La concorde de la charité

Saint Grégoire le Grand

Homélies sur Ezéchiel, Homélie VIII, 8-9, SC 327, p. 287s

 

          On voit bien quelle est la valeur de la concorde, quand on constate que, sans elle, les autres vertus ne sont pas des vertus. La vertu d’abstinence est importante, mais si quelqu’un s’abstient d’aliments en jugeant les autres sur ce qu’ils mangent, et condamne en outre les aliments créés par Dieu pour être pris pas ses fidèles en action de grâces, qu’est devenue pour lui la vertu d’abstinence, sinon un nœud coulant pour le péché ? Aussi le psalmiste signifie-t-il que l’abstinence n’est rien sans la concorde, quand il dit : Louez le seigneur par le tambour et en chœur. Dans un tambour résonne un cuir sec ; dans un chœur des voix chantent en accord. Que signifie donc le tambour, sinon l’abstinence, et le chœur, sinon la concorde de la charité ? Dès lors qu’on observe l’abstinence en délaissant la charité, loue bien par le tambour, mais ne loue pas dans le chœur. Il est des hommes qui, par souci d’être des sages plus qu’il ne faudrait, rompent le lien de la paix avec les autres, qu’ils méprisent comme des gens bornés et inintelligents. Aussi la Vérité nous donne-t-elle cet avis : Ayez en vous du sel, et gardez la paix entre vous. Quiconque s’efforce d’avoir le sel de la sagesse doit avoir soin de ne jamais négliger la paix de la concorde. Ce que nous avons dit de ces deux vertus, il faut le penser de toutes les autres. Aussi Paul nous donne-t-il ce redoutable avertissement : Recherchez la paix avec tous et la sanctification sans laquelle personne ne verra Dieu.

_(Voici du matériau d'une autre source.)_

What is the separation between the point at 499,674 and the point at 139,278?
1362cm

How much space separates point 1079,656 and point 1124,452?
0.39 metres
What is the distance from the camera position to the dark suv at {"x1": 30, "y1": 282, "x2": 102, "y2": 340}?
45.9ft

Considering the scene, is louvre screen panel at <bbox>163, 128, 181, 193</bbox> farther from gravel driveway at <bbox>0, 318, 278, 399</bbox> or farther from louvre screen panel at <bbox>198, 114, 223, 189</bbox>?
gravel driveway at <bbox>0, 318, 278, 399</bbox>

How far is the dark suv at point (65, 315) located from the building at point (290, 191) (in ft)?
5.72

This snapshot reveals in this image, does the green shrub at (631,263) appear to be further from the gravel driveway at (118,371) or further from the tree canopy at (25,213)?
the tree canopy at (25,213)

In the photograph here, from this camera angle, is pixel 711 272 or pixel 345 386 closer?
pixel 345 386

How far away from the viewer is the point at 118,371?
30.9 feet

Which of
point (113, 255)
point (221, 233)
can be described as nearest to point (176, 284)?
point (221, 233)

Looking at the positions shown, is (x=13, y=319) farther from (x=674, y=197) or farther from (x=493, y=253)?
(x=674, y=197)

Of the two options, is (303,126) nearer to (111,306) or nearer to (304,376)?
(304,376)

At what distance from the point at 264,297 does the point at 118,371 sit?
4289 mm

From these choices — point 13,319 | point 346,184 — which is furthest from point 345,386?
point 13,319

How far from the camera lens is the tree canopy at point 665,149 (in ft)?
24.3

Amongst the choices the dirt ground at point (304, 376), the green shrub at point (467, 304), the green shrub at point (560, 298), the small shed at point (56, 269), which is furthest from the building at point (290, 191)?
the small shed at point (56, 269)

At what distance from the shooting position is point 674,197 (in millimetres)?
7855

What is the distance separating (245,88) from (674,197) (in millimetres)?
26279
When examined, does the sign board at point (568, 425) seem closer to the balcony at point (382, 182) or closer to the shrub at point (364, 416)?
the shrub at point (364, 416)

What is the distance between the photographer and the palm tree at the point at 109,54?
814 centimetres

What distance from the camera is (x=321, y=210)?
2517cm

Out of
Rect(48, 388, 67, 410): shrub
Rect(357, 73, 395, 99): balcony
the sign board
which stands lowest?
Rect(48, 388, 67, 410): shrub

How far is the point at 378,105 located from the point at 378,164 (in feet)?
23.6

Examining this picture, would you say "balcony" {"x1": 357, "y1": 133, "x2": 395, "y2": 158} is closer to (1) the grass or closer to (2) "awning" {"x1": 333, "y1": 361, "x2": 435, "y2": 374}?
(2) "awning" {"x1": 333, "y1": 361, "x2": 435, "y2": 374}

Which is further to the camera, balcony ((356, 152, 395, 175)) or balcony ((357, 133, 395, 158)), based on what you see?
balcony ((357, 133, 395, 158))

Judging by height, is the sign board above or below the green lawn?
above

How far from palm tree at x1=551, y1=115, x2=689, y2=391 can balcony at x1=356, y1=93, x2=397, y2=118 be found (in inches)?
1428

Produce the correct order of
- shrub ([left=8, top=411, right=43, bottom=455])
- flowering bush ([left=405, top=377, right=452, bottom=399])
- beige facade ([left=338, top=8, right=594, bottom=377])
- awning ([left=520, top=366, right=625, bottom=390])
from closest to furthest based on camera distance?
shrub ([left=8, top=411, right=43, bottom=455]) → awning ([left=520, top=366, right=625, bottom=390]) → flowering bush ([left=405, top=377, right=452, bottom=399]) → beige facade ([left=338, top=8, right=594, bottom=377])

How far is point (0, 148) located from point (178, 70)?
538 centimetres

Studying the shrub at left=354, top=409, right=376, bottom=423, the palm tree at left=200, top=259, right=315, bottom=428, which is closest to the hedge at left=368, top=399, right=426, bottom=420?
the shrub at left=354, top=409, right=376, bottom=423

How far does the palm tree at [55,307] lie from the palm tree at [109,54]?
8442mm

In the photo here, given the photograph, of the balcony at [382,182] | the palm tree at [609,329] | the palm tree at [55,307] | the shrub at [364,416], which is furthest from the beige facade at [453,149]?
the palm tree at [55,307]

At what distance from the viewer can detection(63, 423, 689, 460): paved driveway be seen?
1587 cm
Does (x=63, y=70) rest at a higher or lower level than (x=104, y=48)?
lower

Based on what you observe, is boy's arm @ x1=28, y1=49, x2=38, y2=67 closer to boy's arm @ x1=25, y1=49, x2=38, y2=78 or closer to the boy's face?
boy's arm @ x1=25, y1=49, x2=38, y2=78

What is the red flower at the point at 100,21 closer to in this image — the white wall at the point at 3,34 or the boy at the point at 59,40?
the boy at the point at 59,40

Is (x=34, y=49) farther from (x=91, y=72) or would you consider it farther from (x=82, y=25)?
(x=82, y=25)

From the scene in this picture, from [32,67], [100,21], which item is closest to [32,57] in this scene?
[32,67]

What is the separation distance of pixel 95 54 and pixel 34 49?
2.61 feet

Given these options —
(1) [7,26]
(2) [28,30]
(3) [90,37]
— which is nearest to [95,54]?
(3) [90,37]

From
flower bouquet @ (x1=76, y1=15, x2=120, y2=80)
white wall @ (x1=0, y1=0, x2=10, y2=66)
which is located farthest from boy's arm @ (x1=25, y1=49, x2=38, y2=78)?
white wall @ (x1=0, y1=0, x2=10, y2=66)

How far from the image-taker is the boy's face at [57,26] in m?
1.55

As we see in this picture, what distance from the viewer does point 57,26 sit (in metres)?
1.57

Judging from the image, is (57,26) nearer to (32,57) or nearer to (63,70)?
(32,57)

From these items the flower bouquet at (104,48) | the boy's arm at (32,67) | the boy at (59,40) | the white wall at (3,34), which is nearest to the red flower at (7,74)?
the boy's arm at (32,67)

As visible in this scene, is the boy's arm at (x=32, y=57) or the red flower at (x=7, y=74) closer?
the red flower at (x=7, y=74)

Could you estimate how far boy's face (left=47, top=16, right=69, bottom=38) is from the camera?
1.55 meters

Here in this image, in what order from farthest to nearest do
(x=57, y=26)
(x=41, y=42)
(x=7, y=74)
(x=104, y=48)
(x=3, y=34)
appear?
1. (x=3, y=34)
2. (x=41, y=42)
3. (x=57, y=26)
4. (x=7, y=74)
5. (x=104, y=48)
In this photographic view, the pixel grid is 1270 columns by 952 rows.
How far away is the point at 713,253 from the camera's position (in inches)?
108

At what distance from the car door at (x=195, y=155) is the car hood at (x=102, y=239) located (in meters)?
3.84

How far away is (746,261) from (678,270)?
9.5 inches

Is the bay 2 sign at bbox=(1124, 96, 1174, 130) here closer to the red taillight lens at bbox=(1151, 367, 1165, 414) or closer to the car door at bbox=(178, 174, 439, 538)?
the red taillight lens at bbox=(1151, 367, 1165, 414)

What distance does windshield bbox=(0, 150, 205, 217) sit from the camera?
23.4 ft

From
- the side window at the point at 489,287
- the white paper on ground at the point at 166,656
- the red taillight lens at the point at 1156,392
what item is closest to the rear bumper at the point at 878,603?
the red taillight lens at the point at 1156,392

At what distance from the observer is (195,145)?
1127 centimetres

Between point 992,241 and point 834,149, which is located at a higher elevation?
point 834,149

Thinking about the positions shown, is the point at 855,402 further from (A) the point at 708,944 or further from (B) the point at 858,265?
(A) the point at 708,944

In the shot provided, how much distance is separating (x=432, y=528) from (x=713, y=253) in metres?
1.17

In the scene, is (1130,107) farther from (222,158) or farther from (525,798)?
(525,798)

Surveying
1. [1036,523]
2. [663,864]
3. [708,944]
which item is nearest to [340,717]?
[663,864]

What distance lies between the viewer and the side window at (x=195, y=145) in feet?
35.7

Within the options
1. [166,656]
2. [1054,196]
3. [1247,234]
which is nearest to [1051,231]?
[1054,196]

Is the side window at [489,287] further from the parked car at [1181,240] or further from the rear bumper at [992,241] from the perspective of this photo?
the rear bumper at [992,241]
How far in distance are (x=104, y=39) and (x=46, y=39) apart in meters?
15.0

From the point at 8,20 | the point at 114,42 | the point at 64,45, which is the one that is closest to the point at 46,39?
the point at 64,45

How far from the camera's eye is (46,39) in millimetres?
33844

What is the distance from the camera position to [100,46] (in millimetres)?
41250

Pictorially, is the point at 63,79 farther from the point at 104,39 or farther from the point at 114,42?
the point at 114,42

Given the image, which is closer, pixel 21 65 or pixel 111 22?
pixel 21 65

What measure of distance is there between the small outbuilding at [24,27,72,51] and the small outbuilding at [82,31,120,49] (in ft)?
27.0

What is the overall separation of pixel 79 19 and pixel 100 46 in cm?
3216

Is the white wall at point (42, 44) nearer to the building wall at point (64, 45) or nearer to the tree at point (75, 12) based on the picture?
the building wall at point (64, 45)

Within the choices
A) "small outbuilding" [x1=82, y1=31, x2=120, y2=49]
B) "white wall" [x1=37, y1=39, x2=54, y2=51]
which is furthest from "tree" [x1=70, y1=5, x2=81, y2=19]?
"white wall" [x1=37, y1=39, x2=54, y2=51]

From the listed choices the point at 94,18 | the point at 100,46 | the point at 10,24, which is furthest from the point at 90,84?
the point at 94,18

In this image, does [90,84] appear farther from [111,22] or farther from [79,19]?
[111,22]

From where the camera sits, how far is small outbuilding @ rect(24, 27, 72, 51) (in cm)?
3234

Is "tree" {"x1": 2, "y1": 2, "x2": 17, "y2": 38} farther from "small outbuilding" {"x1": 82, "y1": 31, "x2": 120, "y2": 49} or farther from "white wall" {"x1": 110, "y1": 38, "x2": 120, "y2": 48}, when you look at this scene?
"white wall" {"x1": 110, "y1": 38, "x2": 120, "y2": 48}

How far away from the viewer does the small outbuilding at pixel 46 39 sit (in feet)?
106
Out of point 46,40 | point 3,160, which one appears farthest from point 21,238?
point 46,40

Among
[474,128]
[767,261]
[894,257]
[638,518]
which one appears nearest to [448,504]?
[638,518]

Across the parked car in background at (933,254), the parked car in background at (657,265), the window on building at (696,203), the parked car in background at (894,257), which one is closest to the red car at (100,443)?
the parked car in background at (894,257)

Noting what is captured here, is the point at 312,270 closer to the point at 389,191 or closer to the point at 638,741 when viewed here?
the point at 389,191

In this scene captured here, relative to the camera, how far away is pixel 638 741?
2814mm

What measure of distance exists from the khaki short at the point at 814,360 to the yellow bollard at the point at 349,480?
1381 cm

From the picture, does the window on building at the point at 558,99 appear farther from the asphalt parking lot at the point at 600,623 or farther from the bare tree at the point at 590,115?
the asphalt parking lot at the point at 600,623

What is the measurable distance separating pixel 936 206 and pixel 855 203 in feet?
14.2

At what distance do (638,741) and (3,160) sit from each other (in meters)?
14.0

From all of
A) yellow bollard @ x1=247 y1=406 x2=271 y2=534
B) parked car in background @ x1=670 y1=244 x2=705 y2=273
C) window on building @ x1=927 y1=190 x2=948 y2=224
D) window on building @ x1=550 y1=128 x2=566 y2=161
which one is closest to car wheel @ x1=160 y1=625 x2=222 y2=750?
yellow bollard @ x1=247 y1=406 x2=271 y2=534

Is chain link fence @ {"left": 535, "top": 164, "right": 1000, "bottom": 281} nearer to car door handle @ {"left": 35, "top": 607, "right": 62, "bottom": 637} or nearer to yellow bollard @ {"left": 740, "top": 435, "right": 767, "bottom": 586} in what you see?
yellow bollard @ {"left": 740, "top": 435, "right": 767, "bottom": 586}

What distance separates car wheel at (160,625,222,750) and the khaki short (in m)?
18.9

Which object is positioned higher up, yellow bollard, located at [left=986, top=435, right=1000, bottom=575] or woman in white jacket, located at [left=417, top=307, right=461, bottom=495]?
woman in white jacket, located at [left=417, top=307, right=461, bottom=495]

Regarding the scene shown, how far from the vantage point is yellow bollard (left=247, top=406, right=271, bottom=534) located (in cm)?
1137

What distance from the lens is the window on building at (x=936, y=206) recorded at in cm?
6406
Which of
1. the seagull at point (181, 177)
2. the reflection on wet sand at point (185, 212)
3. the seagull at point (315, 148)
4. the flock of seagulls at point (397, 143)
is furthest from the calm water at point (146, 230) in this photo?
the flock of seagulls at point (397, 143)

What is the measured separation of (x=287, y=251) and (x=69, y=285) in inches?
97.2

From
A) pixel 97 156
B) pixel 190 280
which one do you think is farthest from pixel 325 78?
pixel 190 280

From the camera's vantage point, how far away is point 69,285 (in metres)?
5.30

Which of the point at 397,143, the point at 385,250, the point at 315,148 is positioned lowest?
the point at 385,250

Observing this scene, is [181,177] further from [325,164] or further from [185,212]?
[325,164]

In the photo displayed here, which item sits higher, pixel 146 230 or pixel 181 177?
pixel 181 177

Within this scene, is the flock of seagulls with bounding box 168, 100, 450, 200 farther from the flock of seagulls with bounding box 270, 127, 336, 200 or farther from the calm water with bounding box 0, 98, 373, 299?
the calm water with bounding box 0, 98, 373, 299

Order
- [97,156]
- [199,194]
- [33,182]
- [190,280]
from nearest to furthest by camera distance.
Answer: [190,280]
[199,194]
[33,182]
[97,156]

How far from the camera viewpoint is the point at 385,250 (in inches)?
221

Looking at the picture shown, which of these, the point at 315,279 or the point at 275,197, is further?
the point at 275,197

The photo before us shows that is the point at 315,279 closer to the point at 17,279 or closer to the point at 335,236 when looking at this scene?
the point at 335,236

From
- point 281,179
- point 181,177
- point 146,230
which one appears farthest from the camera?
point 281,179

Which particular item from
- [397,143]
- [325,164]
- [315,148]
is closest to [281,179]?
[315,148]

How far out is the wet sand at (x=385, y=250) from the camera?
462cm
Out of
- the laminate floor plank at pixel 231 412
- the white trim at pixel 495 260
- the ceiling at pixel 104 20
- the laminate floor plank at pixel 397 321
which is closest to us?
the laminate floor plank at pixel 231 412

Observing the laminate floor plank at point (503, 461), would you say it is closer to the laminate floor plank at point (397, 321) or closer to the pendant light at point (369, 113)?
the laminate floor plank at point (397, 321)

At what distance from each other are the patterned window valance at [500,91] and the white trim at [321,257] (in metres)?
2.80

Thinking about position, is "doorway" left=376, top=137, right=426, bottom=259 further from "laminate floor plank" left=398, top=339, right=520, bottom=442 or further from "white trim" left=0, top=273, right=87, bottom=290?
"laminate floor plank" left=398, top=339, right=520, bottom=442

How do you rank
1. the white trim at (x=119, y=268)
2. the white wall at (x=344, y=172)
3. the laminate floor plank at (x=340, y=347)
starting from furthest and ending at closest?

          Que rien ne puisse plaire à Dieu sans la concorde, la Vérité en personne le montre : Si tu offres ton présent à l’autel, et que là tu te souviennes que ton frère a quelque chose contre toi, laisse là ton présent devant l’autel, et va d’abord te réconcilier avec ton frère ; puis viens offrir ton présent. Voilà ! Il ne veut pas accepter le sacrifice des responsables d’un désaccord. Pesez bien d’après cela ce qu’est le mal de la discorde, puisqu’elle fait rejeter cela même qui délie le péché. Mais les élus, eux, sont toujours unis dans la charité ; et cette charité chante un chant de louange à leur Créateur, et inflige la peine de l’effroi aux esprits du mal.